Q: Still sleeping when you got there?
A: Yes, sir.
Q: What time did you get there?
A: About seven o'clock, I think.
Q: Which bed did Jones and Lord sleep in, or bedroom, or don't you know?
A: They slept in what Mr. Kelley calls No.1 bedroom.
Q: That's the one where the double bed is?
A: Yes, sir.
Q: You get anything to eat there-anybody?
A: I had breakfast before I went there. I had a cup of coffee and Mrs. Fortescue was there getting some kind of breakfast for the two men and I think they went out into the kitchen and had some toast and coffee. I went out and talked with them. We went over all our plans in the kitchen. After breakfast we were on our way to the living room and Jones started talking about how we were going to get him in and I told him we had this summons idea and he was a little uneasy. He knew this fellow was pretty big. He said, "I have my gun here," and I said, "You can't take it down." He asked me why and I told him that Mr. Beebe [who had told Massie that an extracted confession could be introduced as evidence if no force were used] had said no force was to be used and no marks should be showing. He gave me his gun and I laid it on the kitchen sideboard.
Q: What was Jones' gun?
A: .32 automatic.
Q: Colt?
A: Yes, sir.
Q: Where was it?
A: On the kitchen side-board.
Q: Did you have a gun?
A: No, sir.
Q: You see any others there except the one Jones lugged?
A: I brought my own gun over there that morning.
Q: From your house?
A: I left it there at Mrs. Fortescue's.
Q: What did you do with it?
A: I think I put it on the settee.
Q: Do you know exactly where you put it?
A: I can't say for sure.
Q: And what was that gun?
A: That was a.45 service automatic.
Q: What time did you leave Mrs. Fortescue's house?
A: I think it was 25 of eight. ..
Q: Then what did you do?
A: I drove direct to Mrs. Fortescue's home and up into the garage, and I got out first and started into the house. When I got in the kitchen I remembered that I had put [Jones's] automatic on the side table, so I took it. It was in a holster.
Q: That was a .32?
A: A .32. Yes, sir. And I called out and said, "All right, come on in.
Major Ross is here," and they came in, and while they came in while they were on their way in-I went over to one comer of the living room and took off my dark glasses and gloves and I heard Kahahawai sit down in the chair and I turned around and he was sitting down, and just at this time Mrs. Fortescue and Lord came in. I took the gun and confronted Kahahawai.
Q: Just a minute. Before going on with that, do you know where Lord went?
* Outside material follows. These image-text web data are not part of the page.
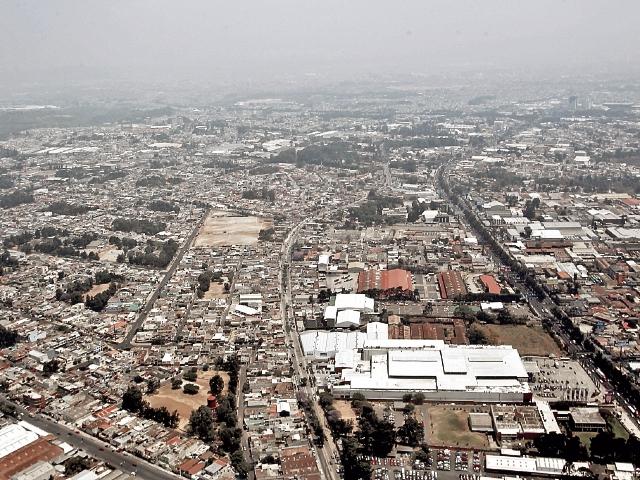 Entre el 2015 y el 2016 se produjo un incremento del 178.8 por ciento en el número de adquisiciones reportadas por las municipalidades. (Foto Prensa Libre: Hemeroteca PL)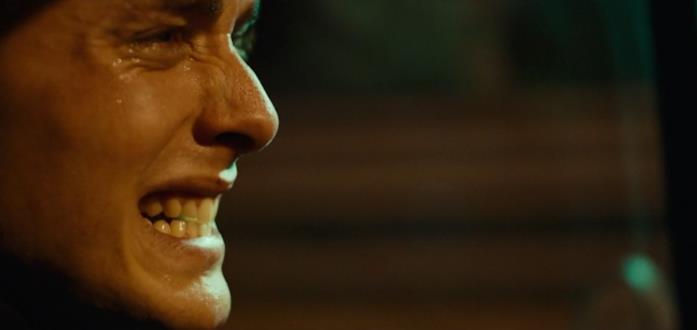 Un primo piano di Matteo Olivetti in una scena del film La terra dell'abbastanza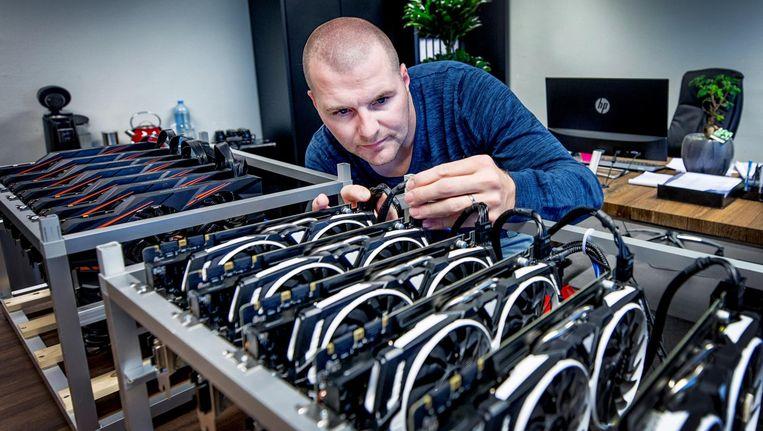 Berry van Mourik met mijncomputers in het kantoor van zijn bedrijf Koinz Trading in Lelystad. Beeld Raymond Rutting / de Volkskrant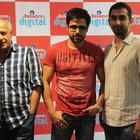 Emraan Hashmi Promotes Jannat 2 in Ahmedabad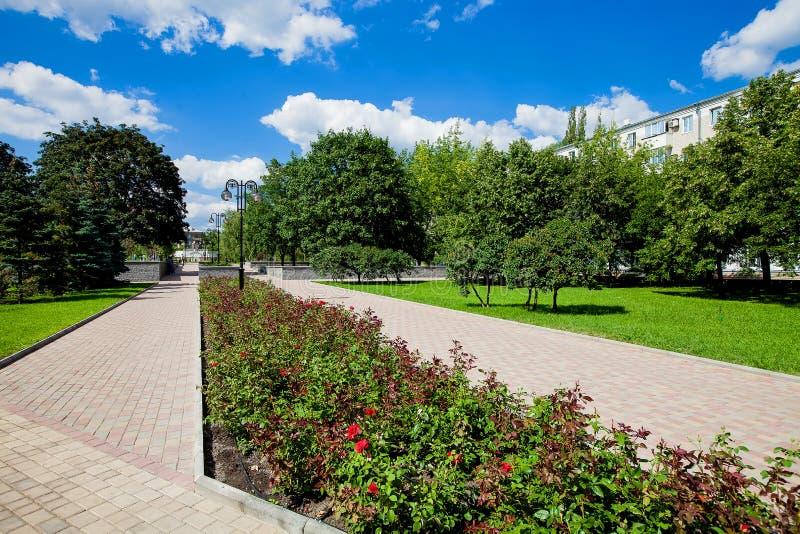 Vicolo della città con i letti di fiore ed i prati inglesi, realizzazione del territorio immagini stock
A: He went over to the dining-room table and leaned against it.
Q: That is, Lord?
A: Yes, sir.
Q: All right.
A: So I took the gun and went over to Kahahawai, pulled back the catch and let it flip in place. I wanted to scare him as much as possible. I said, "Do you know who I am?" He looked startled and leaned back a little, and he said "I think so." I said, "Well, I got you up here to tell the complete story about what happened in September," and at that time he was sitting in a chair by the door and Mrs. Fortescue wanted to close the door, so she told Jones to go out and wait in the car and see that we were not disturbed. She closed the door and told [Kahahawai] to get up and sit on the long chair in the living-room, and I went over and sat in the chair in the dining room at his left-it was practical1y in the dining room, near the table, and then I put the gun on him and said, "You did your lying in the courtroom but you are going to tell the whole truth now."
He looked nervous and trembled and said, "I don't know nothing." I said, "You know you know what happened and you are going to tell it, and you had better talk now." He looked more confused and I said, "Where were you on the night of twelve September?" He said, "I was at the Waikiki dance." I said, "What time did you leave?" He said, "I don't know. I was drunk." I said, "How did you go home?" He said, "I went down Kalakaua A venue to Beretania." I said, "Where did you pick up the woman?" He said, "We didn't have no woman." I said, "You know you are not telling the truth." I said, "I warn you better tell it now."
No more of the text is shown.